Cheryl Ashbrook is an author for the online dating tips website http://www.MaxMyProfile.co.uk which provides online dating advice and services for men and women.

Meeting People in a Small Town

Monday, May 26th, 2008

Meeting People in a Small Town

I find it harder to meet people in a small town than I do when I live in a larger city. Several other friends who have also lived in both have openly disagreed with me however. “Because when there are less people, its easier to find connections.” Kinda like the six degrees of separation phenomenon.

Which, if I think of meeting people in a small town from that perspective, I can’t help but to agree. Meeting those first few kind souls is the hard part, but once the ball is rolling, suddenly you feel like you are connected to everyone. I haven’t quite decided yet if this is a good thing.

Case in point: I’ve been chatting with a gent on a dating site who lives out of town, but who is moving here at the end of the month. No expectations, just the hopes of meeting new people. He’s got a son of his own, and he’s recent, young retiree, so he has (in his own words) plenty of time on his hands. All sounds lovely so far, doesn’t it?

So I mention him to my sister, because, well, she may think of places to show this new small town member that I’d forgotten about, having only recently moved here myself. But no. Instead she asks, “His name wouldn’t happen to be so-and-so would it?
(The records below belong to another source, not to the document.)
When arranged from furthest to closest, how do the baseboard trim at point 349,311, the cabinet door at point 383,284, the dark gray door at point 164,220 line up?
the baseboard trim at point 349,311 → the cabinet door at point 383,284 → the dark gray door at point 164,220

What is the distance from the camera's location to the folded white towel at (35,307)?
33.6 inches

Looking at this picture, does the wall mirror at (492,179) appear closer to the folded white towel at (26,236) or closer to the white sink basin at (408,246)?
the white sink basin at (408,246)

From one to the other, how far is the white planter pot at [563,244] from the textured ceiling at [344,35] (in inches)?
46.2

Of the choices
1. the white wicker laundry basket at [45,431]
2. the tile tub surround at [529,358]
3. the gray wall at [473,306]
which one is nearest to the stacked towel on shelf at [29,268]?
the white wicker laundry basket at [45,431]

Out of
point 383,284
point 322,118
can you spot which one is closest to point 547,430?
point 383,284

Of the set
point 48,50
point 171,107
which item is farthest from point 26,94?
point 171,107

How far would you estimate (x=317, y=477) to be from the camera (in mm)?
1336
Because he sounds a lot like the guy who is moving in with my coworker.”

Uh oh, I think. I know this coworker. She’s a lovely woman. Kind hearted, friendly, and passionate. But she’s talked about her new housemate often, and even I’ve wondered by the way she lights up when she speaks of him if there is something more going on than merely “two people helping each other out”.

I hate triangles, even more so in small towns because they are so common when meeting new people. So what to do? I’ll email him and ask. Hopefully he’ll get the note before he turns off his internet service, and I’ll be able to breathe a sigh of relief.

Baby Mama Drama

Friday, May 23rd, 2008

Baby Mama Drama

Baby Mama Drama. It’s a new term that I haven’t heard a lot, but it rings true for me on a lot of levels. If someone told me the guy I was seeing had baby mama drama, I’d probably ask questions first, and then run. Fast. Because the last thing I want to have to deal with is the unresolved business with someone else’s ex.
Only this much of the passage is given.